-- TASK DIRECTIONS --
Copy the data from the line containing "How big is the" through the line containing "1.52 metres", substituting "nearest" for "closest" and keeping everything else unchanged.

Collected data
********************

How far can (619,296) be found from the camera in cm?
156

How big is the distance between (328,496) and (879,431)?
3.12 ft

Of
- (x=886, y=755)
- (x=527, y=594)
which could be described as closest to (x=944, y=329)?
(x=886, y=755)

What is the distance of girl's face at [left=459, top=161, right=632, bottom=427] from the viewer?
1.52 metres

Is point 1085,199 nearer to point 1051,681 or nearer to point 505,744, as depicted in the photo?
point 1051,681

********************

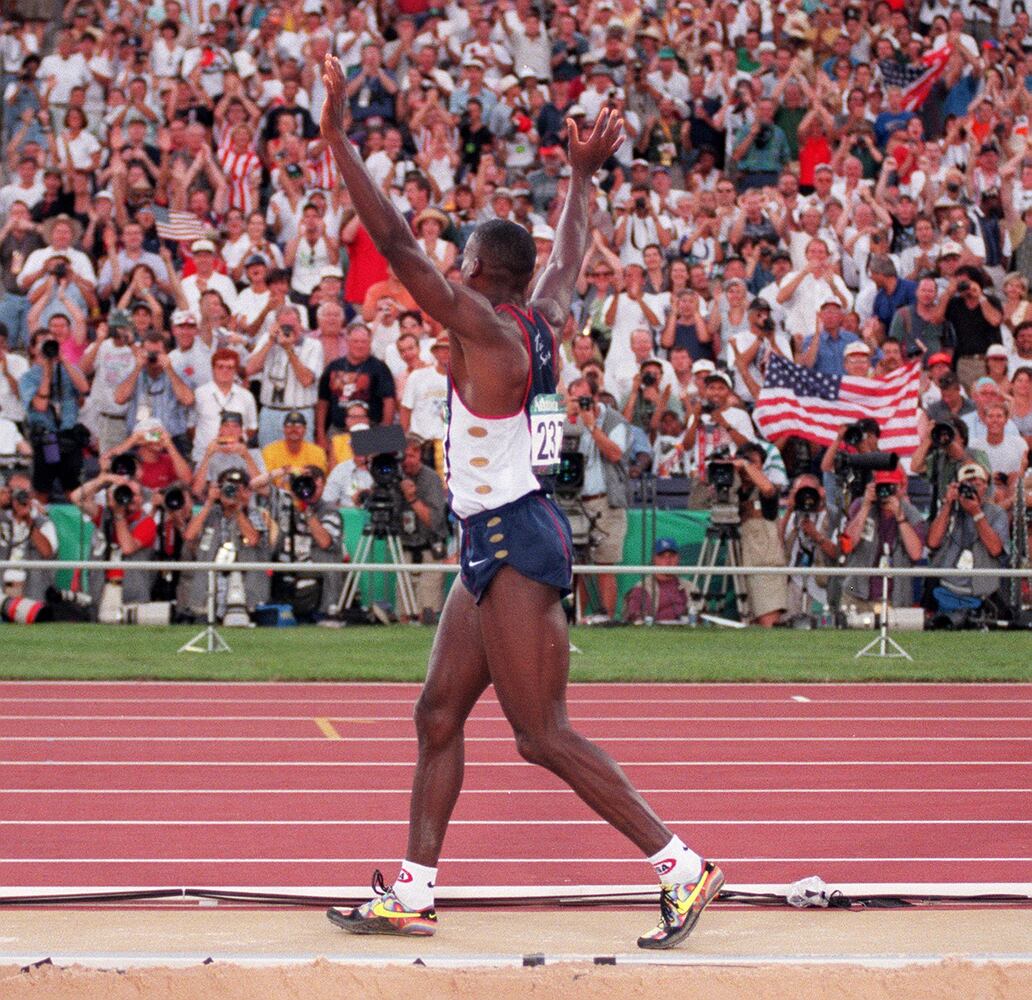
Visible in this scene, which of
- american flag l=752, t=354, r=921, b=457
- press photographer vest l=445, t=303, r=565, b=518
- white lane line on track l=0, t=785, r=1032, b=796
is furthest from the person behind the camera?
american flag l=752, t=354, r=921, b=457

********************

-- CORRECT OUTPUT --
How big is the distance between (328,496) and (879,431)?
3.12 ft

Of
- (x=886, y=755)
- (x=527, y=594)
which could be described as nearest to (x=944, y=329)?
(x=886, y=755)

What is the distance of girl's face at [left=459, top=161, right=632, bottom=427] from the viewer?
1.52 metres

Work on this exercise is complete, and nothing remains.